* [Direction]
Starting with the line that contains "What is the physical", set down each line through the end of the entries below, exactly and with nothing added.

* [Material provided]
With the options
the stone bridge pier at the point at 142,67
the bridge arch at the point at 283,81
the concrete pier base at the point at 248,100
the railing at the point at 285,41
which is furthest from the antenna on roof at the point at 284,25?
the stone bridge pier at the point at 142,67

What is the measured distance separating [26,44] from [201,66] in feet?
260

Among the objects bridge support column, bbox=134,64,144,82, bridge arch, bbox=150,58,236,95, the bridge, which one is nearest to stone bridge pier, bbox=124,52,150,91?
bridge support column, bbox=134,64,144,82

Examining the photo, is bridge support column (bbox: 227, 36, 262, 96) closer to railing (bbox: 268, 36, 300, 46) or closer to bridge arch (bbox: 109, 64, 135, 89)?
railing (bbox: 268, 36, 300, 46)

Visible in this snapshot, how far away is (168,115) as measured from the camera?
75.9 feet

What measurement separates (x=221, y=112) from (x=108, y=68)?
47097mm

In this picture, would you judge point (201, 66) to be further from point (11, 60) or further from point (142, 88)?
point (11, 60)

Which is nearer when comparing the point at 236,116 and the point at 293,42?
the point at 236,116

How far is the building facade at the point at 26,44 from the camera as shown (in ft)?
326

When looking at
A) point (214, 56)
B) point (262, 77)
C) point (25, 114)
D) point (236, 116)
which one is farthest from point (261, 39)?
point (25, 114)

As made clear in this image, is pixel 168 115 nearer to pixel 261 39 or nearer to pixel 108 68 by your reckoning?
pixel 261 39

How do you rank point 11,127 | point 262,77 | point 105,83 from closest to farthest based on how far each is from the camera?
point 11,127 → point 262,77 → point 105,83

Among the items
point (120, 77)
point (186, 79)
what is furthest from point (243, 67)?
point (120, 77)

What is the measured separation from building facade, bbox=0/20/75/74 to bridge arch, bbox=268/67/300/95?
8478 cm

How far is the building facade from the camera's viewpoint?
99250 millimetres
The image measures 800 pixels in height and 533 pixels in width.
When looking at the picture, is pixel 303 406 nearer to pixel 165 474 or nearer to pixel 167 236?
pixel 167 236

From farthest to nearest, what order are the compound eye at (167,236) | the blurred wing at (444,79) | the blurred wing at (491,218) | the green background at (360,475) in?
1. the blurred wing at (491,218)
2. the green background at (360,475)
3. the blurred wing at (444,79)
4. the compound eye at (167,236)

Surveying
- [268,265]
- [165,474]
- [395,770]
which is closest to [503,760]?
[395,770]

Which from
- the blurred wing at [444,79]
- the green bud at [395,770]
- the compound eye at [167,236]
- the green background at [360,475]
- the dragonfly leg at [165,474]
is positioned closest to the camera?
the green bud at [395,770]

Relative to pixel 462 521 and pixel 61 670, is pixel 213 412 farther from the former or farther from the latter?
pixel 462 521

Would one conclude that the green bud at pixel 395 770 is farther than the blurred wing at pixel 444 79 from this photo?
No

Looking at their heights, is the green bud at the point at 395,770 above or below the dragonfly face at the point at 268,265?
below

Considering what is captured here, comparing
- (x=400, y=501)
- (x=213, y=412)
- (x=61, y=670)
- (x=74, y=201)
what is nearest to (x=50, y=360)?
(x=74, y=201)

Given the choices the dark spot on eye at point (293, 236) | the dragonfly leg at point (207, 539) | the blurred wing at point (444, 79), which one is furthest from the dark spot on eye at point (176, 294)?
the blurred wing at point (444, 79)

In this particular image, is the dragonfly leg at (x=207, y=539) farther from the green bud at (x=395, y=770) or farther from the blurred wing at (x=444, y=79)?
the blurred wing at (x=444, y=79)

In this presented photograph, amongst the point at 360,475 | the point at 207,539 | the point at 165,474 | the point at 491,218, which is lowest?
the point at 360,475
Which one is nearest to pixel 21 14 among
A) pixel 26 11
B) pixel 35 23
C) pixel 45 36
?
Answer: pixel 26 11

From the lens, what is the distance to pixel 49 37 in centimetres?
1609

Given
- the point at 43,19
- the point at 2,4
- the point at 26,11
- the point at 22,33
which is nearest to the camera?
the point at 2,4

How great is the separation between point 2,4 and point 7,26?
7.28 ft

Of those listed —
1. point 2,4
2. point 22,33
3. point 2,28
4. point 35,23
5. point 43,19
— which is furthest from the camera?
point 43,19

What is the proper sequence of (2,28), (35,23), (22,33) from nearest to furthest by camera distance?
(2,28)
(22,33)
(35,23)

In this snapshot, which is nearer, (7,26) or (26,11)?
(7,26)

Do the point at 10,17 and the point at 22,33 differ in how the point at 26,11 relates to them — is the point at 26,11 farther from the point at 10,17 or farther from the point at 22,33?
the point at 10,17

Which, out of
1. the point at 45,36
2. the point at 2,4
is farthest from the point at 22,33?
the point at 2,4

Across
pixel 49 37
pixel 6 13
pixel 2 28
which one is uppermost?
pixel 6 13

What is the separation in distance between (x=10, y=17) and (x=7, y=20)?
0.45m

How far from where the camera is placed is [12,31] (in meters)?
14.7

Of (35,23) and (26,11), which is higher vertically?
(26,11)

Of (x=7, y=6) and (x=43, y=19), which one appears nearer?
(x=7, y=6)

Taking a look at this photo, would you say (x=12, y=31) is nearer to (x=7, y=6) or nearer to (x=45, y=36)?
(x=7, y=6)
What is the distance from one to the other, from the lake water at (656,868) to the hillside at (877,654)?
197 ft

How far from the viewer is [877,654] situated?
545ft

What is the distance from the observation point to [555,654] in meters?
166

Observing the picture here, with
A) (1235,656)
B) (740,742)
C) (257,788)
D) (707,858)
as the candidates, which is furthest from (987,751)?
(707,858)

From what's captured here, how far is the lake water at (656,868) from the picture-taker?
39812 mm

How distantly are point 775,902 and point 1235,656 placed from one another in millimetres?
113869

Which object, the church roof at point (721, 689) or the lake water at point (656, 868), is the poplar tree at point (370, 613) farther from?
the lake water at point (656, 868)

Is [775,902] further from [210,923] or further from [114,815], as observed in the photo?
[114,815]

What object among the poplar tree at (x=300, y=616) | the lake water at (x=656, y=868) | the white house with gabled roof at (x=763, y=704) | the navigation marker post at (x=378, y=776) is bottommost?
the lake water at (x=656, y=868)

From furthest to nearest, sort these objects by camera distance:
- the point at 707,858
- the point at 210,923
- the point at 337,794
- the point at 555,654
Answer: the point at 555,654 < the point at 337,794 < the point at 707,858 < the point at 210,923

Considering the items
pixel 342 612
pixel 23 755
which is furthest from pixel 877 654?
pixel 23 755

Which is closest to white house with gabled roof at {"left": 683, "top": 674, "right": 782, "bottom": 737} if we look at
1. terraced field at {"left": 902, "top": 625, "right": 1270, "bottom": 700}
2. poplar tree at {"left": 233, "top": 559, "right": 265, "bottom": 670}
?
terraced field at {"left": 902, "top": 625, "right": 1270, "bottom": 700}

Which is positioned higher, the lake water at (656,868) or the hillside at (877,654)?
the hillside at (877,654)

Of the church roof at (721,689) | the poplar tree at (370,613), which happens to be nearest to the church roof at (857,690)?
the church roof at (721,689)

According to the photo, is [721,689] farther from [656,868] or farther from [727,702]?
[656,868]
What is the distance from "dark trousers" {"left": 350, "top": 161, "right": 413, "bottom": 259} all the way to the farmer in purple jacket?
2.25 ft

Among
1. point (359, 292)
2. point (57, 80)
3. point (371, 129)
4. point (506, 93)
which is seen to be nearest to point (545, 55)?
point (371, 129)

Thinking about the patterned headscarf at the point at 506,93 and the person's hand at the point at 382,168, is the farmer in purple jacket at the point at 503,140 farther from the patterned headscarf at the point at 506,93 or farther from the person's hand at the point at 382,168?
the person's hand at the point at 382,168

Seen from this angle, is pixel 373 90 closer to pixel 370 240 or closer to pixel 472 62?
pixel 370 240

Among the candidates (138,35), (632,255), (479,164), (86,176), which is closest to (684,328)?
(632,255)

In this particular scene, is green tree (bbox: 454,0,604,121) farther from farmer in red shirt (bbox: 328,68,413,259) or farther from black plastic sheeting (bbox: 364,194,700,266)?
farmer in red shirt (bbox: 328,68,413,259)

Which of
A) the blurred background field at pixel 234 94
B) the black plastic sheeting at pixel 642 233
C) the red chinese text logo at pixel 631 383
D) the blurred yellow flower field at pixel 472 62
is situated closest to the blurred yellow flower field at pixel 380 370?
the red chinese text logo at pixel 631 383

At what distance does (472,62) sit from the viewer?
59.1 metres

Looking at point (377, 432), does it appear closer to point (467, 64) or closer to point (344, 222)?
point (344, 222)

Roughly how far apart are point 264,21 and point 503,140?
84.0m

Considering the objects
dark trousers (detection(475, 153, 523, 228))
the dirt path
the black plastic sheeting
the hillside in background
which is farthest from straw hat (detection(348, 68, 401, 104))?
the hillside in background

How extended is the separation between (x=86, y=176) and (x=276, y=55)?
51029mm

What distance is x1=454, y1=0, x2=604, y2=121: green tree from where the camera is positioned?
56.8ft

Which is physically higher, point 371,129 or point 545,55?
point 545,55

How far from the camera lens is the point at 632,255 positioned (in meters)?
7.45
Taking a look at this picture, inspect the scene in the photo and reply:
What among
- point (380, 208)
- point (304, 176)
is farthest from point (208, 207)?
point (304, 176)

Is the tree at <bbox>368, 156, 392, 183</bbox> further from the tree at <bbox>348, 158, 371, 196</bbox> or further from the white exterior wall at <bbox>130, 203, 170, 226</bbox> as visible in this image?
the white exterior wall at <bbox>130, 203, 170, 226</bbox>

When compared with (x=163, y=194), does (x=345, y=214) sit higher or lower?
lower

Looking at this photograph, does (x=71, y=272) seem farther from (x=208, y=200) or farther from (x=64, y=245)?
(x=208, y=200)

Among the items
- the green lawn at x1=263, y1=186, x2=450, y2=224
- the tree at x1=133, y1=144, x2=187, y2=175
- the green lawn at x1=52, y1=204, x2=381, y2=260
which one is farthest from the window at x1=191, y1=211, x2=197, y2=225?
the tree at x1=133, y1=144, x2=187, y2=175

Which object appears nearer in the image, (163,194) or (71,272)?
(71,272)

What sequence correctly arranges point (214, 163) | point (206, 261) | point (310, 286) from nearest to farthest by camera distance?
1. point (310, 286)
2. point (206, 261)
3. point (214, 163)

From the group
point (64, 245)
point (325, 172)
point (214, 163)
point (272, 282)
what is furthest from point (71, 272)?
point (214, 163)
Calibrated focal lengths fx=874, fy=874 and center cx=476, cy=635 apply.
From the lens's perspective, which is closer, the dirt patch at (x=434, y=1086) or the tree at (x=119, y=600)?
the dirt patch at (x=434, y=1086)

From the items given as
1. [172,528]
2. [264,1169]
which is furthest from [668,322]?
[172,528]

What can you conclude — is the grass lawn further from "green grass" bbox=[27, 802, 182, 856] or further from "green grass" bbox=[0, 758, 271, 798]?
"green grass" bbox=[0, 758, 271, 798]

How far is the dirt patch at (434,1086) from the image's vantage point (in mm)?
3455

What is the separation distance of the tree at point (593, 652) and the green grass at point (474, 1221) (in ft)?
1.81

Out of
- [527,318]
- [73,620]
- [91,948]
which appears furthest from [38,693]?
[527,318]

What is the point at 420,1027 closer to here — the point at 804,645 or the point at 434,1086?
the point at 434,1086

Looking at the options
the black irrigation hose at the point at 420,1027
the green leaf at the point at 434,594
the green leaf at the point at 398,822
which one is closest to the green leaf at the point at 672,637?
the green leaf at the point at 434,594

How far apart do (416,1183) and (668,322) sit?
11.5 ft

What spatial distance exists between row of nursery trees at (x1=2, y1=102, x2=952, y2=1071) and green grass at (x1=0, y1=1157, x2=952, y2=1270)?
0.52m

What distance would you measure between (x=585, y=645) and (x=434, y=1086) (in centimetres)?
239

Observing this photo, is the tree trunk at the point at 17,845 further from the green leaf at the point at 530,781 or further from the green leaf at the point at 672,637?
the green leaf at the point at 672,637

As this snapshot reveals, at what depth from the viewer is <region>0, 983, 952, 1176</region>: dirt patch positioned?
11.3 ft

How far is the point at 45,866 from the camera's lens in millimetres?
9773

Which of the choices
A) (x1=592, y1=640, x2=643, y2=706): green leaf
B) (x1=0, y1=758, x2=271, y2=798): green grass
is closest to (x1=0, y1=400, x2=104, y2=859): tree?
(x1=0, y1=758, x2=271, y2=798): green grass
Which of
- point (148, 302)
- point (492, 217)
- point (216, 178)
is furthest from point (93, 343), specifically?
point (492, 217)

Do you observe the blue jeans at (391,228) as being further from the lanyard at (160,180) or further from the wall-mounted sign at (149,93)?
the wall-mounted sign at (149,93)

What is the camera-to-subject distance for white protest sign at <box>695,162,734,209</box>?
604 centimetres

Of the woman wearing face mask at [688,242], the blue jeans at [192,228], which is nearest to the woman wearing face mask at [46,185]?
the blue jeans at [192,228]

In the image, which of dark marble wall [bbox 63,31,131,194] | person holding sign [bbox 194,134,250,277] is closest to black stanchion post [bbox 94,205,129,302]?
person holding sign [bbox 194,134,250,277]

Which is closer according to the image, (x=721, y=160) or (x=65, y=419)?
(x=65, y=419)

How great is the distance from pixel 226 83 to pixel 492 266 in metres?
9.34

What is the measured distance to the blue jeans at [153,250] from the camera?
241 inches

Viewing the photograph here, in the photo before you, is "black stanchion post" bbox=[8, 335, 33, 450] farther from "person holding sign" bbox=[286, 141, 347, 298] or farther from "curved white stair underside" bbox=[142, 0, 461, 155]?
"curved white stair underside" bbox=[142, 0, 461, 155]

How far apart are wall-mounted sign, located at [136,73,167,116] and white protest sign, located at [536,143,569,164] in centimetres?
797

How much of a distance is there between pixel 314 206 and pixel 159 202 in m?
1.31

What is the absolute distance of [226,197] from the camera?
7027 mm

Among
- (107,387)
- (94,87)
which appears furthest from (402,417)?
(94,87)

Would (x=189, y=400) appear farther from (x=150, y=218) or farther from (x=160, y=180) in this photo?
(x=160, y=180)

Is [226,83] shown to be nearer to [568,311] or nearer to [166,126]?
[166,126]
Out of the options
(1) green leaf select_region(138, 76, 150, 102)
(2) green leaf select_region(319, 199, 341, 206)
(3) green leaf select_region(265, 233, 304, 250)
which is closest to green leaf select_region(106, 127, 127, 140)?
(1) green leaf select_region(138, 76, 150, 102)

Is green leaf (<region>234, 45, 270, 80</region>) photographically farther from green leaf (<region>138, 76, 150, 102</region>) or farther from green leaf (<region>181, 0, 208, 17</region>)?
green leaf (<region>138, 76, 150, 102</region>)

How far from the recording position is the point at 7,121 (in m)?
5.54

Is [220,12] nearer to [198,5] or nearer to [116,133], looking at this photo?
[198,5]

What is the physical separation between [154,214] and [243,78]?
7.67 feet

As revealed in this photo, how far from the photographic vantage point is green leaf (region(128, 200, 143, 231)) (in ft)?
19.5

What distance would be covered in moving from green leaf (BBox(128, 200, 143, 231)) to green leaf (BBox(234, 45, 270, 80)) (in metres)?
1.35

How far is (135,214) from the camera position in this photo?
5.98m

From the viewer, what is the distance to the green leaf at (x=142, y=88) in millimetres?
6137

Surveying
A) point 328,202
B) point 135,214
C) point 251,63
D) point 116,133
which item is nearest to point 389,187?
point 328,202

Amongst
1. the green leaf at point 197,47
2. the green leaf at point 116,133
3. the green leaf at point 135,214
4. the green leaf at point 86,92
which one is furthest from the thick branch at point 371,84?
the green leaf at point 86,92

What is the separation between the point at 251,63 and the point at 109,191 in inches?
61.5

* [Result of this exercise]
What is the physical separation between [154,214] and [243,78]?
7.67 feet

As revealed in this photo, how far from the photographic vantage point is green leaf (region(128, 200, 143, 231)) (in ft)?
19.5

What distance would be covered in moving from green leaf (BBox(128, 200, 143, 231)) to green leaf (BBox(234, 45, 270, 80)) (in metres)?
1.35

How far is (135,214) from the camera position in this photo?
5.98m

From the viewer, what is the distance to the green leaf at (x=142, y=88) in millimetres?
6137

Surveying
A) point 328,202
B) point 135,214
C) point 251,63
D) point 116,133
which item is nearest to point 389,187?
point 328,202

Amongst
1. the green leaf at point 197,47
2. the green leaf at point 116,133
3. the green leaf at point 135,214
4. the green leaf at point 86,92
which one is furthest from the thick branch at point 371,84?
the green leaf at point 86,92

What is the separation between the point at 251,63 and the point at 109,191 in inches?
61.5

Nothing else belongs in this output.